<<<<
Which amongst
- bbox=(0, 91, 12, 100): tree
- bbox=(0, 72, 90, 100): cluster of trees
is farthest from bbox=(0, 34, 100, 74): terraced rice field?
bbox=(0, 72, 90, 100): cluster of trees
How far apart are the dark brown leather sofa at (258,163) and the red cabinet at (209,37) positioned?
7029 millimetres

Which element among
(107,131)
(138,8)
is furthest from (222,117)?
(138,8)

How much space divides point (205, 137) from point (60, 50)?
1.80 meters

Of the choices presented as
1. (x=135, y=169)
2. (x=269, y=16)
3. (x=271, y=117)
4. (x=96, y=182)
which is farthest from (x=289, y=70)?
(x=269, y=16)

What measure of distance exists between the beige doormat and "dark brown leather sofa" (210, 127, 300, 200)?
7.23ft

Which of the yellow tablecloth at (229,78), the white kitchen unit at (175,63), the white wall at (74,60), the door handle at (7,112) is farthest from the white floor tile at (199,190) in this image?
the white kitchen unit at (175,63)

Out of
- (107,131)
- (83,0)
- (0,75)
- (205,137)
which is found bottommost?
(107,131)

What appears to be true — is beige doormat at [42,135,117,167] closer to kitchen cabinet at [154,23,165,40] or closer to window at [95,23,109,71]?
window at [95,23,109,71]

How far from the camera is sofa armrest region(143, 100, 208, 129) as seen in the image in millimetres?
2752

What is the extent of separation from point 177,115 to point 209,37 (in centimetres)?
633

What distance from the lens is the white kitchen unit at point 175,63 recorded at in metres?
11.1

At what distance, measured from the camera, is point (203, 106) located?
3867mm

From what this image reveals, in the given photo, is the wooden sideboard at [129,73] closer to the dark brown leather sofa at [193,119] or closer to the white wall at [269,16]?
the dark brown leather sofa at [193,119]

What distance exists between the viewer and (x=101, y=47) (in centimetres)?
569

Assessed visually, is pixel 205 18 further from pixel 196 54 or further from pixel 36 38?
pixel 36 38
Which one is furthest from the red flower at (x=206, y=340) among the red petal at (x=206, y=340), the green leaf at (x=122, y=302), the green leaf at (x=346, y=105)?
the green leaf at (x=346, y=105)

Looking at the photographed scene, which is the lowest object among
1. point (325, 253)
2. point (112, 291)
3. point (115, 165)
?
>>>>
» **WHAT IS ASKED**
Format every line of the listing above as a Markdown table with the columns "Row" and "Line", skipping blank lines.

» **RESPONSE TO THE EXERCISE**
| Row | Line |
|---|---|
| 1 | Which amongst |
| 2 | - bbox=(0, 91, 12, 100): tree |
| 3 | - bbox=(0, 72, 90, 100): cluster of trees |
| 4 | is farthest from bbox=(0, 34, 100, 74): terraced rice field? |
| 5 | bbox=(0, 72, 90, 100): cluster of trees |
| 6 | How far apart are the dark brown leather sofa at (258,163) and the red cabinet at (209,37) positioned? |
| 7 | 7029 millimetres |
| 8 | Which element among |
| 9 | (107,131) |
| 10 | (138,8) |
| 11 | is furthest from (222,117)? |
| 12 | (138,8) |
| 13 | How much space divides point (205, 137) from point (60, 50)? |
| 14 | 1.80 meters |
| 15 | Of the choices presented as |
| 16 | 1. (x=135, y=169) |
| 17 | 2. (x=269, y=16) |
| 18 | 3. (x=271, y=117) |
| 19 | 4. (x=96, y=182) |
| 20 | which is farthest from (x=289, y=70)? |
| 21 | (x=269, y=16) |
| 22 | What measure of distance exists between the beige doormat and "dark brown leather sofa" (210, 127, 300, 200)? |
| 23 | 7.23ft |
| 24 | Which of the yellow tablecloth at (229,78), the white kitchen unit at (175,63), the white wall at (74,60), the door handle at (7,112) is farthest from the white floor tile at (199,190) in this image? |
| 25 | the white kitchen unit at (175,63) |
| 26 | Out of |
| 27 | - (107,131) |
| 28 | - (83,0) |
| 29 | - (0,75) |
| 30 | - (205,137) |
| 31 | which is found bottommost? |
| 32 | (107,131) |
| 33 | What appears to be true — is beige doormat at [42,135,117,167] closer to kitchen cabinet at [154,23,165,40] or closer to window at [95,23,109,71]? |
| 34 | window at [95,23,109,71] |
| 35 | How far from the camera is sofa armrest region(143, 100, 208, 129) as seen in the image in millimetres? |
| 36 | 2752 |
| 37 | What is the extent of separation from point 177,115 to point 209,37 (in centimetres)? |
| 38 | 633 |
| 39 | What distance from the lens is the white kitchen unit at point 175,63 recorded at in metres? |
| 40 | 11.1 |
| 41 | At what distance, measured from the camera, is point (203, 106) located? |
| 42 | 3867mm |
| 43 | From what this image reveals, in the given photo, is the wooden sideboard at [129,73] closer to the dark brown leather sofa at [193,119] or closer to the white wall at [269,16]? |
| 44 | the dark brown leather sofa at [193,119] |
| 45 | What distance exists between the viewer and (x=101, y=47) (in centimetres)? |
| 46 | 569 |
| 47 | Assessed visually, is pixel 205 18 further from pixel 196 54 or further from pixel 36 38? |
| 48 | pixel 36 38 |
| 49 | Which one is furthest from the red flower at (x=206, y=340) among the red petal at (x=206, y=340), the green leaf at (x=122, y=302), the green leaf at (x=346, y=105)? |
| 50 | the green leaf at (x=346, y=105) |
| 51 | Looking at the photographed scene, which is the lowest object among |
| 52 | 1. point (325, 253) |
| 53 | 2. point (112, 291) |
| 54 | 3. point (115, 165) |
| 55 | ? |